Лоуч не одинок в британском кино, у него есть свой младший на десять лет "двойник". Речь идет о Майке Ли, который благодаря скромной, почти телевизионной ленте "Секреты и обманы", был причислен к пантеону больших имен мировой кинорежиссуры. Как и Лоуч, Ли с юности начал работать в театре и на телевидении, а в кино пришел при поддержке одного из лидеров английских "рассерженных" актера Альберта Финни. Плакатом к фильму Ли "Высокие надежды" стал кадр: двое главных героев на фоне памятника Марксу. К ностальгическим визитам на кладбище, где похоронен бородатый классик, свелись теперь "высокие надежды", которые питала в юности пара лондонских пролетариев, изображенных в картине с теплым, но порой и язвительным юмором. Лоуч вполне мог бы поставить такой фильм, хотя, в отличие от Майка Ли, ему совершенно чужды сатирические и гротескные краски, и в этом смысле оба с полным основанием опровергают эстетическое сродство.

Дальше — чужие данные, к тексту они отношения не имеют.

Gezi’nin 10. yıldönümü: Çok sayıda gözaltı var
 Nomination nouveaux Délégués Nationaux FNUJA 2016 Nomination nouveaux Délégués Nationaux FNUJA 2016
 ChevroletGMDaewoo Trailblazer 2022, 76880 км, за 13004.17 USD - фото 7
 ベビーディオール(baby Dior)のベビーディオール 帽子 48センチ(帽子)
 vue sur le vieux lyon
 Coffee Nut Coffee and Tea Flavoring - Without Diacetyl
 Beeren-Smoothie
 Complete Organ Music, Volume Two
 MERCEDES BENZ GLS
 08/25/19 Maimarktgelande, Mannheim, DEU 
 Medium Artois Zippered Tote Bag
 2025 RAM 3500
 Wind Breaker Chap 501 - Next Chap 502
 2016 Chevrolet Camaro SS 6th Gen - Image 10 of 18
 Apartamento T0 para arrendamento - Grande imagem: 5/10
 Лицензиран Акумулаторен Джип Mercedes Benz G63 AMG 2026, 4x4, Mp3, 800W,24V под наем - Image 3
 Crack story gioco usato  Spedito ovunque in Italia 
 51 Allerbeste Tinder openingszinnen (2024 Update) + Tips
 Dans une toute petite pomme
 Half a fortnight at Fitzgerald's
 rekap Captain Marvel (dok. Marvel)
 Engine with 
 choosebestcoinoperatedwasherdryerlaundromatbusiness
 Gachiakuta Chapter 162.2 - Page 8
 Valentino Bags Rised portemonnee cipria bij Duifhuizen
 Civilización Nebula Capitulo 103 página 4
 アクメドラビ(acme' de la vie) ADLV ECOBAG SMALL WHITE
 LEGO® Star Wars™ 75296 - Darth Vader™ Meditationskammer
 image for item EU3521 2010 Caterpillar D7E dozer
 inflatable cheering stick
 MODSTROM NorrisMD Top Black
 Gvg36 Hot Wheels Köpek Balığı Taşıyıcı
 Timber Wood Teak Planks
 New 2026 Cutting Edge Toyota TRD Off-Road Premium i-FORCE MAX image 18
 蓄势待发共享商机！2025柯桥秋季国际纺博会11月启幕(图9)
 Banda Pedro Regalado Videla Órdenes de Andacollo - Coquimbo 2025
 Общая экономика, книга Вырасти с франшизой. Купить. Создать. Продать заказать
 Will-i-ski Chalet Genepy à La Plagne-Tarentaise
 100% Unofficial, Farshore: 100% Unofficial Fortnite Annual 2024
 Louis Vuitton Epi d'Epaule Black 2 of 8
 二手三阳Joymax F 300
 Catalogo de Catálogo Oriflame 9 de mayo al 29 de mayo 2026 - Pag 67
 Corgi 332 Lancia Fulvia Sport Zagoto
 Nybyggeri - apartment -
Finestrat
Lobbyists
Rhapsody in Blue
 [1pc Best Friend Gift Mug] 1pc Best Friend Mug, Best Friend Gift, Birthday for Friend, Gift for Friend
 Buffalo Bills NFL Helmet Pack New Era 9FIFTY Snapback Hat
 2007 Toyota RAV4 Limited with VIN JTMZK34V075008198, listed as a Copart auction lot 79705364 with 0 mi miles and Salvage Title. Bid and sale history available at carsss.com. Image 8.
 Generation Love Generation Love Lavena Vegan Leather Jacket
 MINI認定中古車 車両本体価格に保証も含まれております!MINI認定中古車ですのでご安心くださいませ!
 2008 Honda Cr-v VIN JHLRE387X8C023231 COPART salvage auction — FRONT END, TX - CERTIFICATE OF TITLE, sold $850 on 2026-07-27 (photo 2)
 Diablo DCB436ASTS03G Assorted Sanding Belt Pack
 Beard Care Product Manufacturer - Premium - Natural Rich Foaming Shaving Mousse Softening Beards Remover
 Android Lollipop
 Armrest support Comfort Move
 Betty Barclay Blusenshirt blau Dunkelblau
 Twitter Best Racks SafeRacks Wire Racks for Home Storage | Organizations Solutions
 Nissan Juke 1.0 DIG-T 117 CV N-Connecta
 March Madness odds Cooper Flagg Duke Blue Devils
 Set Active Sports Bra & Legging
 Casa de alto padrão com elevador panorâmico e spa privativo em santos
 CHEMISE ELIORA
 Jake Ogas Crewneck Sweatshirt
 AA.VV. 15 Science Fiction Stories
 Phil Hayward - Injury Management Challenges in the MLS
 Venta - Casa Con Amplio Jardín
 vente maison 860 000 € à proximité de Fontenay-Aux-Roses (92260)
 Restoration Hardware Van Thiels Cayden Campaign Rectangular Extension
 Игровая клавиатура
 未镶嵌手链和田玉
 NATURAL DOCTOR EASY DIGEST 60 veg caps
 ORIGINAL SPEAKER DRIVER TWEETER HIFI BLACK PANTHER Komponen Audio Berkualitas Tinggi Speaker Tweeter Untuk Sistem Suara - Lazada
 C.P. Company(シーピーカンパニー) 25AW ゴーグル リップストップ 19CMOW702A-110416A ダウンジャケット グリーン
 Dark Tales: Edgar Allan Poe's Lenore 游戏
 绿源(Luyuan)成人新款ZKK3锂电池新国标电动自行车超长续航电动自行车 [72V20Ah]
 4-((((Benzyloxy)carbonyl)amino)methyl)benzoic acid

Трудно представить, например, чтобы Лоуч последовал примеру Ли, который совсем недавно неожиданно сменил тематический ракурс и снял фильм об истории британской оперетты. А если однажды Лоуч и сделал постановочную картину "Земля и свобода", она все равно оказалась неисправимо социальной.
Формула Лоуча, которого называют "неисправимым идеалистом" — суровый, парадокументальный реализм с укрупненной, почти телевизионной оптикой. Что не исключает в необходимых случаях примеси романтики, лирики и мелодрамы. Режиссер не отрицает влияния на себя неореалистической комедии, раннего Милоша Формана и чешской "новой волны", особенно что касается работы с непрофессиональными исполнителями. Его камера никогда не устремляется к самоценным красивым объектам и никогда не ищет сугубо эстетических решений человеческих конфликтов. Лоуч, бывший юрист, судит эти конфликты по совести, согласно нравственной интуиции.
Даже когда за камерой у Лоуча стоит Крис Менгес, результат не имеет ничего общего с тем визуальным маньеризмом, который изысканный оператор демонстрирует на съемках у других режиссеров. Например, у Ролана Жоффе в фильме "Миссия". Почти одновременно с ним, в 1986-м, появляется картина "Отечество" Кена Лоуча. Даже знаток не определит, что это тоже операторская работа Менгеса. И для Лоуча это принципиально новый шаг: рассказ о берлинском певце-диссиденте и о том, что сталинизм не есть социализм, а капитализм не тождествен свободе.